# Start of Source text

By Chairman Steve Voshall’s math, a "no" vote in the Nov. 8 special election could save county families about $500 each year for the six years that a "yes" vote would extend the tax.

"People have got to start getting involved. They’ve got to get out and vote," Voshall said. "Otherwise, a few thousand people are going to make the decisions for the 160,000 of us to pay for."

His organization isn’t the only one in opposition to the tax extension. The Concerned Citizens of Forsyth County sees it as unnecessary, said Trilby Leech, a founder.

"What you hear from one tea party group, you’re going to hear from all of us," Leech said. "At this point in time, when things are so tight, government should be spending money for actually necessary items."

The fate of the special purpose local option sales tax, also known as SPLOST, will be decided in less than two months. The extension is projected to collect $200 million between 2013-19.

# End of Source text
# Start of Dataset records

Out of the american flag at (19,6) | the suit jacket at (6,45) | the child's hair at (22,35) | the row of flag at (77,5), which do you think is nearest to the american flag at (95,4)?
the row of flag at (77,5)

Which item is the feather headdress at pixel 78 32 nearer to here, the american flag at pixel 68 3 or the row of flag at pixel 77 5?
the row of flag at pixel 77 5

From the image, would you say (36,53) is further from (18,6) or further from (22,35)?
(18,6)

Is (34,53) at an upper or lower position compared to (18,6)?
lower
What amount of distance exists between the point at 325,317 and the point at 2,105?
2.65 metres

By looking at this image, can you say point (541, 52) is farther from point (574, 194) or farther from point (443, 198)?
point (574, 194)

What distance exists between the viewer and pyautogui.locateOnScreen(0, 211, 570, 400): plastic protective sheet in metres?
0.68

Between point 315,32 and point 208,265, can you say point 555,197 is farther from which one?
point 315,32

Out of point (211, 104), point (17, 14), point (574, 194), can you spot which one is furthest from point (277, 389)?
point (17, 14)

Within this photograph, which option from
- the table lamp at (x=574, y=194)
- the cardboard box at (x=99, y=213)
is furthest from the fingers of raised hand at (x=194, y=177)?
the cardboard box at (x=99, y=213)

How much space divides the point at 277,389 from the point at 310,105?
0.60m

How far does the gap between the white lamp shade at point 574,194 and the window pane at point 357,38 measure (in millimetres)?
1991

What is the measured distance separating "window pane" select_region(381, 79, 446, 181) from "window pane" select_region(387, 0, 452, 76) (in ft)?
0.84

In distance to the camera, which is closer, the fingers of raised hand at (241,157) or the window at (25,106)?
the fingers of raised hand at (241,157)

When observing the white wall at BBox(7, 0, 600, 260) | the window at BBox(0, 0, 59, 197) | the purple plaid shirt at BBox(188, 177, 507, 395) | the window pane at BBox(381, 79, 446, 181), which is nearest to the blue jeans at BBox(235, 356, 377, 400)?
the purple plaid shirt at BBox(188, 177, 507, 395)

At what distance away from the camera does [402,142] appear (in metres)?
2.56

# End of Dataset records

Things to do
A - According to the sales-tax article, how much is the SPLOST extension projected to collect between 2013 and 2019?
B - Summarize the sales-tax article in two sentences.

Exercise responses
A - $200 million.

B - Chairman Steve Voshall estimates that a "no" vote in the Nov. 8 special election on extending the special purpose local option sales tax (SPLOST) could save county families about $500 a year over six years, and he urges people to get involved and vote. The Concerned Citizens of Forsyth County, whose founder Trilby Leech calls the extension unnecessary, also opposes it, and the extension is projected to collect $200 million between 2013-19.